Begin SUPPLIED INFORMATION

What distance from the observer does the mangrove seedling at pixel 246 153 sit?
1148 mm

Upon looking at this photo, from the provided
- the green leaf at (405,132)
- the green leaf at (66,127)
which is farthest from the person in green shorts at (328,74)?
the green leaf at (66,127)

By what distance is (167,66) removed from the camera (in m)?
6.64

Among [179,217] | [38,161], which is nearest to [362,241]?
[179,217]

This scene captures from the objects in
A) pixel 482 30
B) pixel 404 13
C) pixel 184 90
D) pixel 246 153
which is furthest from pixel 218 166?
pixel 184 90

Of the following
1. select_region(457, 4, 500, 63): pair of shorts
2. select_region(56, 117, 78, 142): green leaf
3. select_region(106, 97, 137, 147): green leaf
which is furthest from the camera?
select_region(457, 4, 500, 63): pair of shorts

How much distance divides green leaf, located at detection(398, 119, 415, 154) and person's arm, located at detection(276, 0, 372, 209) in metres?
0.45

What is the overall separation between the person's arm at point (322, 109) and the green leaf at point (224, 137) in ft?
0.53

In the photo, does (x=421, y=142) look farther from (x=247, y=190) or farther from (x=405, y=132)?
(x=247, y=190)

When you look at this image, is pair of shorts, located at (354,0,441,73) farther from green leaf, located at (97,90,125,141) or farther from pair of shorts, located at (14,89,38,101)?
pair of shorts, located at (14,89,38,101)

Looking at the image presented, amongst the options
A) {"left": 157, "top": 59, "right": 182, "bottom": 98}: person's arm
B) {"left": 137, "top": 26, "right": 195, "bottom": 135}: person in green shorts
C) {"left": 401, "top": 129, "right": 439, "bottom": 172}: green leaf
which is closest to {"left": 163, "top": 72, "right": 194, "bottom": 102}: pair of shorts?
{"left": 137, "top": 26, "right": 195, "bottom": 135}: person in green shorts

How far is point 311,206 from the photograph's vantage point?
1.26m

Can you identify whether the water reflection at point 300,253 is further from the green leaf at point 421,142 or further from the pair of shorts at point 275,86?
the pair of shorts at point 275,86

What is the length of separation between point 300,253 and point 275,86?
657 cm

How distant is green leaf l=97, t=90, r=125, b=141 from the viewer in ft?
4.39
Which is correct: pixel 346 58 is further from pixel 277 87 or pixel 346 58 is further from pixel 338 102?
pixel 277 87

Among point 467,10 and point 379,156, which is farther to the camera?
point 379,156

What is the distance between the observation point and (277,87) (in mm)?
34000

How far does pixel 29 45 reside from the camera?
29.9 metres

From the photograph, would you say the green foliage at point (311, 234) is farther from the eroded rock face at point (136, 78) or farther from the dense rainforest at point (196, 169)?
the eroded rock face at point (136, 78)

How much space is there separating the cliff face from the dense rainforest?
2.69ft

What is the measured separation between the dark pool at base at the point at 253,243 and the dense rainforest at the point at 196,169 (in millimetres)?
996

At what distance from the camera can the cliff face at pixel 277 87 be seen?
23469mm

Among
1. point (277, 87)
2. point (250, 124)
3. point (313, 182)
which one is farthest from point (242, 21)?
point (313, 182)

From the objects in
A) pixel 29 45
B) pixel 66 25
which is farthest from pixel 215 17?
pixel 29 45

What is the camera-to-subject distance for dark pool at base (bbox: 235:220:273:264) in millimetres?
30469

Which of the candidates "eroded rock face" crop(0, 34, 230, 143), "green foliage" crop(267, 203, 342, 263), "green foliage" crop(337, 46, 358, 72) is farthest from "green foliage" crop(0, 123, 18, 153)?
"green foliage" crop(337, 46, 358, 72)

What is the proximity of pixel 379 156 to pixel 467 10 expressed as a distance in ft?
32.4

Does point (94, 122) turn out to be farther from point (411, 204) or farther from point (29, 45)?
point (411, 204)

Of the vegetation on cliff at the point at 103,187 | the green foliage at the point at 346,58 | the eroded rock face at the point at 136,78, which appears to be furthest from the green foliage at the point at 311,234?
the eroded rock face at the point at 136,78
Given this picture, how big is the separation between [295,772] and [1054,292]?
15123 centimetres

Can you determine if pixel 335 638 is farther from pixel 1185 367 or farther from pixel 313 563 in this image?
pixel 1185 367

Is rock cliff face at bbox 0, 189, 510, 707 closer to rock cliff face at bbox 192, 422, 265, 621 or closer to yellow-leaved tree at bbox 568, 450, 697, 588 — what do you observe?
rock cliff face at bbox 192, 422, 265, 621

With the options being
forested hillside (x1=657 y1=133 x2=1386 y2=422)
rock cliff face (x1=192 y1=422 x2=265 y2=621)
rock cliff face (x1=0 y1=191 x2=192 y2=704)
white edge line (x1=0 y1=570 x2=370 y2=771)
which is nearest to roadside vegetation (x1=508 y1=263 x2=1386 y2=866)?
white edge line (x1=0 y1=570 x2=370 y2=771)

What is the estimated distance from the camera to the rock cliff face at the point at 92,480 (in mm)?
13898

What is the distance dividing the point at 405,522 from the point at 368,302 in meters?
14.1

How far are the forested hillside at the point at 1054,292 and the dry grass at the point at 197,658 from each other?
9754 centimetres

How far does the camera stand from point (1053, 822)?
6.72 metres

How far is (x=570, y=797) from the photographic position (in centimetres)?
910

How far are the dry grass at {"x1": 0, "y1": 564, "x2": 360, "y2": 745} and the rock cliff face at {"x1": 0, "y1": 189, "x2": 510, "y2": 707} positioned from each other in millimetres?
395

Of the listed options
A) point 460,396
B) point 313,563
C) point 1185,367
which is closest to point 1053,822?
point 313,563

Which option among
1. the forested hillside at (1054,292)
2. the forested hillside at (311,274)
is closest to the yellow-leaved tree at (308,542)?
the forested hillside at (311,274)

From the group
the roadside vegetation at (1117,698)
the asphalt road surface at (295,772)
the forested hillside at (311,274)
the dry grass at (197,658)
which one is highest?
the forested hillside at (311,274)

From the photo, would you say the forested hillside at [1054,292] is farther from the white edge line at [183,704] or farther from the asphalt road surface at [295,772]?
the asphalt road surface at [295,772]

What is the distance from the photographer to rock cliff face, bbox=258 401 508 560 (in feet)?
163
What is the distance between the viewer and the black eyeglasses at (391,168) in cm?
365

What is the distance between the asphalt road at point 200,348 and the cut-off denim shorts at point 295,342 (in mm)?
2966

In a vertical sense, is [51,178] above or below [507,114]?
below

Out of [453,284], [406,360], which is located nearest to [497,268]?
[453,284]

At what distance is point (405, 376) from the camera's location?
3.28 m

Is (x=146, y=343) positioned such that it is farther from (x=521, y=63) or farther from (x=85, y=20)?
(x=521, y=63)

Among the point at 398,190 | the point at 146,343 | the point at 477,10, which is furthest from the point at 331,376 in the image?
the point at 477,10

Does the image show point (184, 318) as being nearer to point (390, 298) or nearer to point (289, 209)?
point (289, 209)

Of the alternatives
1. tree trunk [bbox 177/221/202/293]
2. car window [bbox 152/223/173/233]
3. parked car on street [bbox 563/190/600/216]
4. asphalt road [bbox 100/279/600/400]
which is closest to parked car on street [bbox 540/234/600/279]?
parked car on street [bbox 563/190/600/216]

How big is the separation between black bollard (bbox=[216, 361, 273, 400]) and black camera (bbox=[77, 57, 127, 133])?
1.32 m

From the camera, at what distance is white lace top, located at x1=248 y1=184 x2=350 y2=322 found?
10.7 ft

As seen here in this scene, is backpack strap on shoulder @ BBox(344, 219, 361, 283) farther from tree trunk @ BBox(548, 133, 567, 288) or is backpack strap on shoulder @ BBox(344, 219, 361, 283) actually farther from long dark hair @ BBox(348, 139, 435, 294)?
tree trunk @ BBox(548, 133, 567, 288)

End SUPPLIED INFORMATION
Begin SUPPLIED INFORMATION

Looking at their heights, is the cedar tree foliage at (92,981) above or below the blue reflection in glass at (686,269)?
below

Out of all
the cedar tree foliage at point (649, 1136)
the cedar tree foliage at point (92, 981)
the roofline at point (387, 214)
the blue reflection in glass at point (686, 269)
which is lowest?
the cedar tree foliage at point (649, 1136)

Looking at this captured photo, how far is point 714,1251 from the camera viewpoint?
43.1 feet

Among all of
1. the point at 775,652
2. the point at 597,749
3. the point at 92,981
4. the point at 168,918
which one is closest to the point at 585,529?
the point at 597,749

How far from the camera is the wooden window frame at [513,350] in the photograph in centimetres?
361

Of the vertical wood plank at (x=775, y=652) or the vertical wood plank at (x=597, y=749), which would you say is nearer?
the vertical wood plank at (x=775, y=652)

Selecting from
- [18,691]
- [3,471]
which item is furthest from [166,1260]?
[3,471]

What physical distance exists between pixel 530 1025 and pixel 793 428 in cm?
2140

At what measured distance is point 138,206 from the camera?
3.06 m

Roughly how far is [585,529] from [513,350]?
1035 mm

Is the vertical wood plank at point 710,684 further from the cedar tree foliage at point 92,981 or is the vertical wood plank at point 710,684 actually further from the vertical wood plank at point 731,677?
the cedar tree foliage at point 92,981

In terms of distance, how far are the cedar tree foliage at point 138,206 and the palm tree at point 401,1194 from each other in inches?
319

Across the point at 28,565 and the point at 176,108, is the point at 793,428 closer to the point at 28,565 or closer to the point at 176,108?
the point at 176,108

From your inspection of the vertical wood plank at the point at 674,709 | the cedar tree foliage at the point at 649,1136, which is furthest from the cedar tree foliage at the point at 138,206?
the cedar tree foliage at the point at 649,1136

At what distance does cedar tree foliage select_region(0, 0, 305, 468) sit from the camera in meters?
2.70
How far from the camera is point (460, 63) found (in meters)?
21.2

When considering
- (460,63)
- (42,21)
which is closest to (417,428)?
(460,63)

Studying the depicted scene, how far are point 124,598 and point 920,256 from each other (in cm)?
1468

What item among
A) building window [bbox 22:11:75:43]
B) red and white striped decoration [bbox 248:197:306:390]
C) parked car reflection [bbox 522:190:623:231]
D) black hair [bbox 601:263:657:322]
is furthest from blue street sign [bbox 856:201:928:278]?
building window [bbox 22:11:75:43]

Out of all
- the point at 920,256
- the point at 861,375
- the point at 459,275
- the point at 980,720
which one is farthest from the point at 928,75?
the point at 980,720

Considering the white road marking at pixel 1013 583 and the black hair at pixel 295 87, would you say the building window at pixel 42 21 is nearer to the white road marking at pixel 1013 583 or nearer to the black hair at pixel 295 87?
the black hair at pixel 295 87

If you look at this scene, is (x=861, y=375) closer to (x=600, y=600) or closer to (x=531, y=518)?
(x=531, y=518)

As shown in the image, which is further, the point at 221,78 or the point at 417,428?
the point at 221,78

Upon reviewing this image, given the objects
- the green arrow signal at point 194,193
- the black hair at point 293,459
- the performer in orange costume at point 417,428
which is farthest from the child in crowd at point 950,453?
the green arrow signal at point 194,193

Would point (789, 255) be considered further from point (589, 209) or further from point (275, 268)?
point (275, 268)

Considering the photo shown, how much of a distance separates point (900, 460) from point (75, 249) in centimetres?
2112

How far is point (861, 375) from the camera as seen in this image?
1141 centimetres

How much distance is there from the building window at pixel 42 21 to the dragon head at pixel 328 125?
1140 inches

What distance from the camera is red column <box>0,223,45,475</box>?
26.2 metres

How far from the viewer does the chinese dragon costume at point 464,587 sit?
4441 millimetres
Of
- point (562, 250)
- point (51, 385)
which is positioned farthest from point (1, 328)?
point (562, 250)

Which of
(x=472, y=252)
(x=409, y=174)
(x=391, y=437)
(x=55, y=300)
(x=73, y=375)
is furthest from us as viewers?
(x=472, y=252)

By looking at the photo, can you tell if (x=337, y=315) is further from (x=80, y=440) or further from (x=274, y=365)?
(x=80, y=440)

End SUPPLIED INFORMATION

STATED PROBLEM: Pick out every line of the records above that contains the word "feet", and copy each one.

WRITTEN RESPONSE:
What is the distance from the photographer to rock cliff face, bbox=258 401 508 560 (in feet)?
43.1 feet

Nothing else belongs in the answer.